Hacker News new | ask | show | jobs
by gkop 2111 days ago
Can you write off just the exercise price or the fair market value at time of exercise?
4 comments

Confirm this with your tax advisor, but FMV at exercise is your basis in later years (generally because the difference in FMV and strike will have caused you a taxable event).

c.f. https://www.untracht.com/news-insights/vantagepoint-newslett...

Edit: Consider the case where this were not treated as true. You're clearly not going to pay $2 strike, exercise at $5 ($3 of employment income due to the bargain element), sell at $10 in a later year and pay on $8 of capital gains, right?

I'll note for conceptual understanding (by people who aren't patio11, who I'm sure understands this all far better than me) the general point that a gain or loss on the sale of a capital asset is how much money you got from selling it minus how much you "paid". More technically, how much you "paid" is called the basis, and you can do things that adjust the basis as patio11 noted above.

For general information on this topic see https://www.irs.gov/newsroom/capital-gains-and-losses-10-hel...
----------
▶ [Written request A]:
According to the option-basis thread, why is fair market value at exercise, rather than the strike price, used as the basis in later years?
▶ [Written request B]:
Return every line of the listing from the one containing "How far in distance" down to the end of the listing, both included.
The option-basis thread and the listing come from different sources.
----------
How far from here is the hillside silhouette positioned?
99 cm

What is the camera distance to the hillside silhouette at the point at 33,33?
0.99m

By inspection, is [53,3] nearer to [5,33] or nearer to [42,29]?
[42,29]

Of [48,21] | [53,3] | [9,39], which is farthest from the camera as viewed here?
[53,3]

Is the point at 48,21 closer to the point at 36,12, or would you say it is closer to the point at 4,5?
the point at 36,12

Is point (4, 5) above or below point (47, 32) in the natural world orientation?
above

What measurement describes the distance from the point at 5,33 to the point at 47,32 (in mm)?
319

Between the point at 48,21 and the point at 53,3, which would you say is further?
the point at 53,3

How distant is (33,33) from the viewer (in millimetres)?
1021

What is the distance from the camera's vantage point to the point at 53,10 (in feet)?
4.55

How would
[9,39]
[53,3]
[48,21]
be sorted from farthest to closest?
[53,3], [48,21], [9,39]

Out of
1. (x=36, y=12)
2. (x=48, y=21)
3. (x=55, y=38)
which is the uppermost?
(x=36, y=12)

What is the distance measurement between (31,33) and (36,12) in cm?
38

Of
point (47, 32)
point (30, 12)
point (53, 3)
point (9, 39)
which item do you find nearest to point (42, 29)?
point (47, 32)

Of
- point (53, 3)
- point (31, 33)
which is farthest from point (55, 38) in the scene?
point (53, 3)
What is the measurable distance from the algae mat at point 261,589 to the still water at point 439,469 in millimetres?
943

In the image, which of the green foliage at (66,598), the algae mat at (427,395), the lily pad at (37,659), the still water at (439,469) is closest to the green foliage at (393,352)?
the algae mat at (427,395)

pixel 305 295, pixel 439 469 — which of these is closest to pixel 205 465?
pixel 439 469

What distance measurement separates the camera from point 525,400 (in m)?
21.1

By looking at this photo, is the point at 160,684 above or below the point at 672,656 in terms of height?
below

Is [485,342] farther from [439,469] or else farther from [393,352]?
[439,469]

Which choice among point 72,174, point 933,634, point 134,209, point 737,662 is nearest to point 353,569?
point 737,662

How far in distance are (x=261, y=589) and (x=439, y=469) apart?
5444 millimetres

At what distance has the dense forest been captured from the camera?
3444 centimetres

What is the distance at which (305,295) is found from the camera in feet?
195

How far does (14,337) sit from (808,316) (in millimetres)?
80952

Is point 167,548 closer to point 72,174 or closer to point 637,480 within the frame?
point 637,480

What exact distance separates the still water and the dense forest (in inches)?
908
----------
▶ [Task output A]:
The spread between fair market value and the strike price has already triggered a taxable event at exercise, so fair market value becomes the basis. Using the strike price would tax that spread again. In the thread's example, the holder would owe tax on $3 of employment income at exercise and then on $8 of capital gains after selling at $10.

▶ [Task output B]:
How far in distance are (x=261, y=589) and (x=439, y=469) apart?
5444 millimetres

At what distance has the dense forest been captured from the camera?
3444 centimetres

What is the distance at which (305,295) is found from the camera in feet?
195

How far does (14,337) sit from (808,316) (in millimetres)?
80952

Is point 167,548 closer to point 72,174 or closer to point 637,480 within the frame?
point 637,480

What exact distance separates the still water and the dense forest (in inches)?
908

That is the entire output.